Desde que, em 2018, a China anunciou que não mais receberia os resíduos plásticos produzidos pelos EUA, diversos países da América Latina passaram a funcionar como uma espécie de lixão do país mais rico do mundo – e, entre eles, o Brasil. Segundo dados levantados pela organização ambientalista Last Beach Cleanup, até outubro de 2021 os EUA enviaram mais de 89 mil toneladas de lixo plástico para a região latino-americana, com alguns países aumentando em quase o dobro a quantidade recebida em comparação ao ano anterior: o aumento também se deve a políticas mais rígidas e aumento na taxação para importação de lixo impostas pela Turquia e alguns países asiáticos, que costumavam receber os detritos estadunidenses.
Conforme revelou reportagem da BBC News, apesar das quantidades enviadas para o Brasil terem diminuído com relação ao ano anterior, os números seguem expressivos: em 2020 foram 1,7 mil toneladas de lixo dos EUA enviados para cá, e nos primeiros dez meses de 2021 a importação dos dejetos estavam em cerca de 481 toneladas. O país que mais recebe atualmente o lixo estadunidense na região, e que apresentou o maior aumento, porém, é o México, que somente em 2021 importou cerca de 60 mil toneladas de lixo do vizinho rico – equivalente a aproximadamente 57 contêiners por dia.
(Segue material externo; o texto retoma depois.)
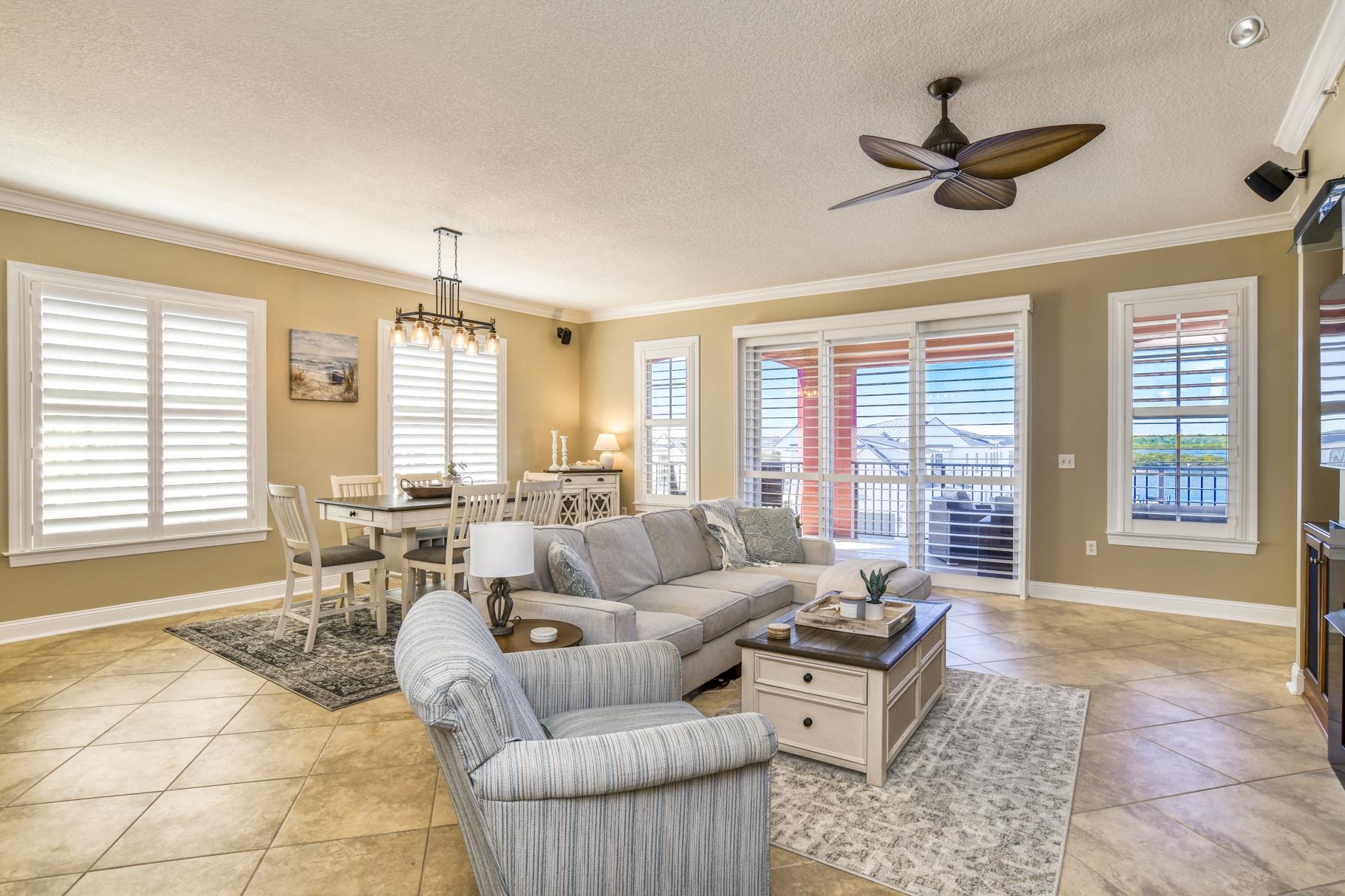 115 Sunset Harbor Way Unit C-301 (Boat Slip/Garage) Unit: C-301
Além do Brasil, o restante foi recebido por Argentina, Bolívia, Chile, Colômbia, Costa Rica, Equador, El Salvador, Honduras, Guatemala, Panamá, Paraguai, Peru, República Dominicana e Venezuela.
De acordo com a organização, as importações são realizadas por empresas privadas, em acordo comercial direto com outras empresas dos EUA, para países que não possuem estrutura para sequer lidar com o próprio lixo – muitas vezes em quantidades maiores do que esses países produzem. Além disso, as empresas aproveitam brechas nas leis, falta de fiscalização e principalmente ausência de regulações e políticas ambientais de tais países para trazerem maiores quantidades do que as recomendadas ou permitidas por lei. Todo esse poluente processo tem, como sempre, o lucro como pano de fundo, já que, para os EUA, é mais barato produzir do que reciclar plástico, e principalmente é mais barato enviar esse lixo para outros países do que processar os rejeitos nos raros e custosos centros de processamento locais.
Se a regulamentação restritiva de outros países reduziu a importação de lixo, a ausência de marcos regulatórios, de políticas públicas ambientais, de governos fortes e de fiscalizações firmes torna a América Latina um cenário perfeito para os EUA despejarem suas milhares de toneladas de lixo plástico, enquanto lucram ou economizam poluindo países mais pobres com o desperdício que produzem. Tal quadro é ainda mais ilustrativo sobre como os países mais ricos tratam a região se posto em comparação com os esforços que o atual governo brasileiro fez nos últimos anos para fazer parte da Organização para a Cooperação e Desenvolvimento Econômico (OCDE), o chamado “clube dos países ricos” que Trump prometeu ingresso a Bolsonaro – e não cumpriu – em troca de muitas concessões brasileiras, e nenhum grande gesto dos EUA.
Concessões aos EUA em troca de nada
Em 2019, o então presidente dos EUA, Donald Trump, afirmou que via no Brasil o próximo candidato a ingressar na OCDE, fórum formado por 38 países criado, segundo consta, para estimular a economia de mercado e o chamado progresso econômico através do comercio internacional. Em busca da confirmação do convite, Bolsonaro estabeleceu diversos compromissos comerciais com os EUA, reduziu taxas de importação para o país, ofereceu concessão de exploração da base espacial de Alcântara, no Maranhão, isenção de exigência de visto sem reciprocidade, entre outras medidas: em troca, recebeu um apoio simbólico, para um ingresso que nunca veio. O que vieram foram as toneladas de lixo plástico, que poderiam ter a importação barradas através de fiscalização, legislação ou ao menos posicionamentos públicos contrários a tornar o América Latina e o Brasil em um imenso lixão do país mais rico do mundo.